Seppur non esente da responsabilità, l’attuale presidente keniota e il primo ministro non sarebbero i veri responsabili del tentativo di genocidio e guerra civile attuato nel paese tra il dicembre 2007 e il gennaio 2009. Il rapporto del giudice kenyota Philp Waki redatto nel 2008 e consegnato all’allora Segretario generale delle Nazioni Unite Kofi Annan, inchioda con prove inconfutabili e testimonianze credibili l’ex presidente keniota Mwai Kibaki (appartenente all’etnia Kikuyu) e l’ex primo ministro Raila Amolo Odinga (appartenente all’etnica Luo). I due personaggi politici scatenarono la guerra civile nel tentativo di conquistare il potere a seguito delle contestate e confuse elezioni del 2007. Eppure il rapporto Waki non è stato preso in considerazione dalle Nazioni Unite e dalla Cpi causa forti pressioni di Stati Uniti, Gran Bretagna e Francia. La posizione della Casa Bianca è stata di ferma difesa dell'ex primo ministro Odinga. Su questa scelta grava l’ombra dell’appartenenza tribale del presidente americano Barack Obama (suo padre era cittadino keniota di origine Luo). Seppur sempre smentita dal presidente americano questa accusa ha creato un forte imbarazzo costringendo Obama a non effettuare mai una visita ufficiale in Kenya, uno dei principali alleati degli Stati Uniti.

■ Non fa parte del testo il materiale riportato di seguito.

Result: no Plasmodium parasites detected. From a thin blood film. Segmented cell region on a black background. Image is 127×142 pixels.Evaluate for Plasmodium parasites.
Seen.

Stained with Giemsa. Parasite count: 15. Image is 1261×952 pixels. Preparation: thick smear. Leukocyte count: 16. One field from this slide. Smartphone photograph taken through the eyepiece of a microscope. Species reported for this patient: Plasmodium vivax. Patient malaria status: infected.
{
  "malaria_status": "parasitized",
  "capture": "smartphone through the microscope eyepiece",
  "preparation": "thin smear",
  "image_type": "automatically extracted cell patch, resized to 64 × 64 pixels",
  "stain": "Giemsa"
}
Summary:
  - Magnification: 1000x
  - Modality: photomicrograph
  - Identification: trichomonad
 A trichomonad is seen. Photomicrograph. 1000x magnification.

Il presidente keniota ha abilmente giocato la carta del terrorismo convincendo vari paesi occidentali ed asiatici dell’impossibilità di essere condannato proprio quando il paese sta affrontando la seria minaccia terroristica proveniente dal gruppo islamico somalo Al-Shaabab. Secondo vari esperti politici e giuristi africani vi sono forti possibilità che anche il primo ministro keniota William Ruto venga assolto per mancanza di prove. Se questo scenario dovesse verificarsi la credibilità e l’autorità della Corte Penale Internazionale verrebbe seriamente compromessa.